More than 50% of SCA patients in this study scored a high risk of death (severity score > 0.72) ( Table 4). Using the same calculator a previous investigation conducted in referral center of hemoglobinopathies in St George’s hospital in London found that only 12% of SCA had severe risk of death(22). This high severity score among Sudanese study population requires early preventive measures to decrease morbidity and mortality among adults Sudanese SCA patients.

Significant reduction in diastolic Blood Pressure (BP) was noted (p value 0.02) in SCA group compared to the control group. Other studies also showed similar observations (15, 23, 24). This may be due to loss of sodium and water related to medullary tonicity defects(25).
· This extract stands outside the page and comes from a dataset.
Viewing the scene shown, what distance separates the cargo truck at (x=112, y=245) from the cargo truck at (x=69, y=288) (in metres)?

In addition to, high levels prostaglandin, decrease vascular reactivity and systemic vaso-dilatation response to micro-vascular dysfunction(6) or might be due to chronic activation of Nitric Oxide system (NO)(15, 25).

Positive correlation was observed in the current study between SBP and PCR among SCA patients (P value = 0.013) ( Table 3). This correlation was documented previously among hypertensive patients which also stated that both proteinuria and hypertension can increase cardiovascular and renal risks independently(26). There was also positive correlation between SBP and age which can be explained by aging process and chronic depletion of nitric oxide due to its consumption in SCA patients(27).
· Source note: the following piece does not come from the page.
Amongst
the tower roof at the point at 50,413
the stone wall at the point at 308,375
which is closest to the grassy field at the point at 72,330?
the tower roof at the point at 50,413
Uric acid was used as a marker of renal function(28). In SCA high uric acid level may result from increased haemolysis and rapid turnover of the RBCs and decreased uric acid clearance by the kidneys(29). No significant difference regarding UA between sickle and control group (Table 3), this finding is similar to former study among Sudanese population(24). In this study hyperuricemia is reported only in 6.3% of SCA group; this likely due to the compensation of the high GFR (high UA clearance) among those young group; as age increases, GFR decreases and they may develop higher rates of hyperuricemia(30). Hyper-filtration, proteinuria, high UA levels and lower BP were also reported in similar study conducted in Congo SCD pediatrics populations(31); which indicated the early onset of renal pathophysiological processes in SCD patients.
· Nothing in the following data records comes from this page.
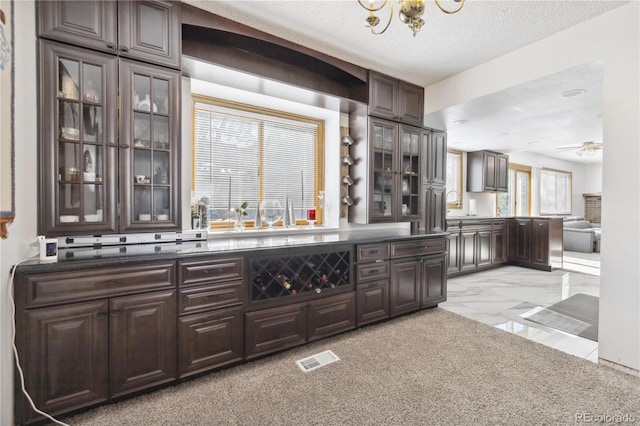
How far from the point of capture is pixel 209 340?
81.1 inches

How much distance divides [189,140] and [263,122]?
3.35 feet

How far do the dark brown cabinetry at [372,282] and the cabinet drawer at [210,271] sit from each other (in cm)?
117

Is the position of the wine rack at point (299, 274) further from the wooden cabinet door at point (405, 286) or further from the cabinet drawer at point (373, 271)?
the wooden cabinet door at point (405, 286)

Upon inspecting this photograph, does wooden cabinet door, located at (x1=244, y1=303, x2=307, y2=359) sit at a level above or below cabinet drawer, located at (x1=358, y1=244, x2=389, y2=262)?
below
This report demonstrated that patients with SCA in spite having normal urea, creatinine, UA levels and lower diastolic BP in compere to control group, but they suffered from hyper-filtration and proteinuria. Eventually they may end up with CKD, hypertension and hyperuricemia. Therefore, caring physician of SCA patients must consider those early signs of SCN and manage them appropriately to prevent further complications. In spite of lack of association of severity score with each individual renal parameter but we observed that both impaired renal parameters and severity score were high among our SCA group; so we may need modified severity score to address these renal manifestations among sickle cell anemia patients .

In conclusion, Proteinuria and hyper-filtration were the most prevalent renal manifestation in SCA patients. SCA patient had higher UA, levels and lower BP compared to control group. There was lack of association between the clinical severity score and renal manifestations of SCA.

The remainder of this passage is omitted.